Growth mechanism of photoreduced silver nanostructures on periodically proton exchanged lithium niobate: Time and concentration dependence

Photodeposition of metallic nanostructures onto ferroelectric surfaces, which have been chemically patterned using a proton exchange process, has recently been demonstrated. By varying the molar concentration of the AgNO ₃ solution and the illumination time, one can determine the initial nucleation sites, control the rate of nucleation and the height of silver nanostructures formed, and study the mechanisms by which these processes occurs.
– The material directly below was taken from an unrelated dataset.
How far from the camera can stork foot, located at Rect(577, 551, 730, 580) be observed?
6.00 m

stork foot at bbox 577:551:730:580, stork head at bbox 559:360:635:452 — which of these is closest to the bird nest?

The nanoparticles are found to deposit preferentially in the boundary between ferroelectric and proton exchanged regions, in an area proton exchanged via lateral diffusion under the masking layer used for chemical patterning, consistent with our previous results. Using a short illumination time (3 min), we are able to determine that the initial nucleation of the silver nanostructure, having a width of 0.17 ± 0.02 μm and a height of 1.61 ± 0.98 nm, occurs near the edge of the reactive ion etched area within this lateral diffusion region. Over longer illumination times (15 min), we find that the silver deposition has spread to a width of 1.29 ± 0.06 μm, extending across the entire lateral diffusion region. We report that at a high molar concentration of AgNO₃ (10^-2 M), the amount of silver deposition for 5 min UV illumination is greater (2.88 ± 0.58 nm) compared to that at low (10^-4 M) concentrations (0.78 ± 0.35 nm), however, this is not the case for longer time periods. With increasing illumination time (15 min), experiments at 10^-4 M had greater overall deposition, 6.90 ± 1.52 nm, compared to 4.50 ± 0.76 nm at 10 ^-2 M. For longer exposure times (30 min) at 10^-2 M, the nanostructure height is 4.72 ± 0.59 nm, suggesting a saturation in the nanostructure height. The results are discussed in terms of the electric double layer that forms at the crystal surface. There is an order of magnitude difference between the Debye lengths for 10^-2 and 10^-4 M solutions, i.e., 3.04 vs. 30.40 nm, which suggests the Debye length plays a role in the availability of Ag ions at the surface.